Workers and administrators, from six-figure salaried commissioners on down, union and non-union, get these bonuses after 10 years in the state's employ and the checks get bigger at each five-year interval after that.

Using data obtained from the office of the state comptroller, Nancy Wyman, Hearst Connecticut Newspapers (a chain which, incidentally, includes the New Canaan News) report that 35,000 workers received a total of $42.9 million in longevity bonuses in 2009. And this largesse continues at a time when Connecticut is caught in the worst financial bind in its history.

Shocking, too, is the fact that state officials seem to have been unaware of it all and now have some doubts as to whether anything can be done about it.

Meanwhile, the state continues its nickel-and-dime approach, like banking on Keno gambling games and unredeemed can and bottle deposits, to offset budget deficits that will reach $500 million in this fiscal year and will be measured in the billions in years to come.

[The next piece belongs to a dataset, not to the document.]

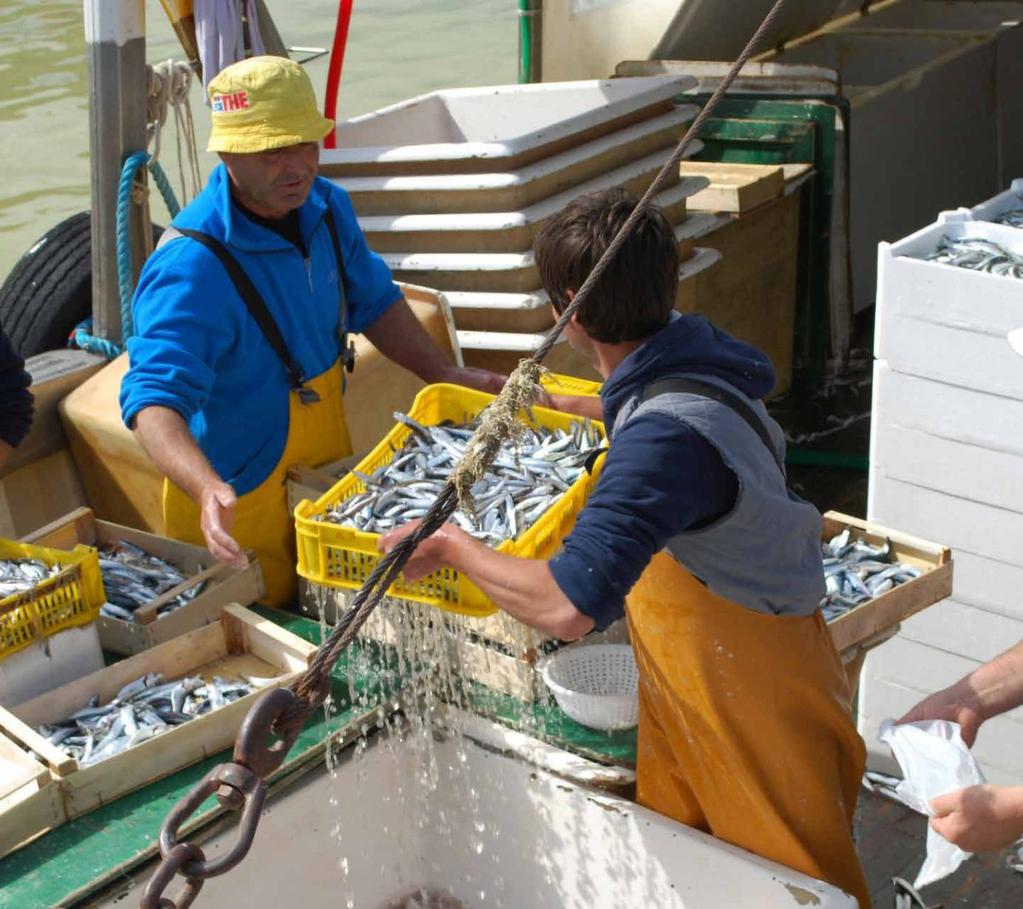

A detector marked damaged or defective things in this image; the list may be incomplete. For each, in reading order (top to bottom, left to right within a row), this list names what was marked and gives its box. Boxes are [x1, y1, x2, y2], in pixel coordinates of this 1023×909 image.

rusty anchor chain [140, 5, 788, 900]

It is ironic, too, that among the gimmicks contrived as economy measures, are the incentive programs for early retirement to save on payroll money. On the one hand, longevity bonuses are encouraging people to stay on the job and, on the other hand, their bosses are offering incentives for them to retire early.

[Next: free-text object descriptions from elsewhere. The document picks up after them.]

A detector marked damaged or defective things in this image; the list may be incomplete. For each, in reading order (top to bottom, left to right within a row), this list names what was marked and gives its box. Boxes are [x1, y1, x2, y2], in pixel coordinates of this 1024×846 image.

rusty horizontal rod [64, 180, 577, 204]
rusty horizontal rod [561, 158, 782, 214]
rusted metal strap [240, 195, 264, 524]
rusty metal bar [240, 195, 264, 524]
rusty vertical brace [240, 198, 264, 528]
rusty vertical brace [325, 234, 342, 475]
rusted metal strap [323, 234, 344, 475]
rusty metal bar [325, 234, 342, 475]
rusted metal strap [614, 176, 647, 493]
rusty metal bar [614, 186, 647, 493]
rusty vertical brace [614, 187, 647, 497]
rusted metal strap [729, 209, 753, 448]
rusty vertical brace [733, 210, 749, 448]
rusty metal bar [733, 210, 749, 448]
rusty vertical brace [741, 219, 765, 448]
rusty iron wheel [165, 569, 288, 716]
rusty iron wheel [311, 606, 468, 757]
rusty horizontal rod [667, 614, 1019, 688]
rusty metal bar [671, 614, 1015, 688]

Of course, it's not unusual for the state to work at cross- purposes. There's always an effort to increase revenues from taxes on cigarettes while at the same banning smoking in restaurants and bars and sending out health cautions. And there are promotions encouraging people to return bottles and cans for the deposits and thus remove them from the streams of trash and litter, juxtaposed with the hope that the deposits on beverage containers will not be claimed by consumers and will be gathered up instead by the state.

State government has been likened at times to the strange paths Alice followed in wandering through Wonderland. Just as in Lewis Carroll's 100-year-old satirical fantasy novel, things do get "curiouser and curiouser."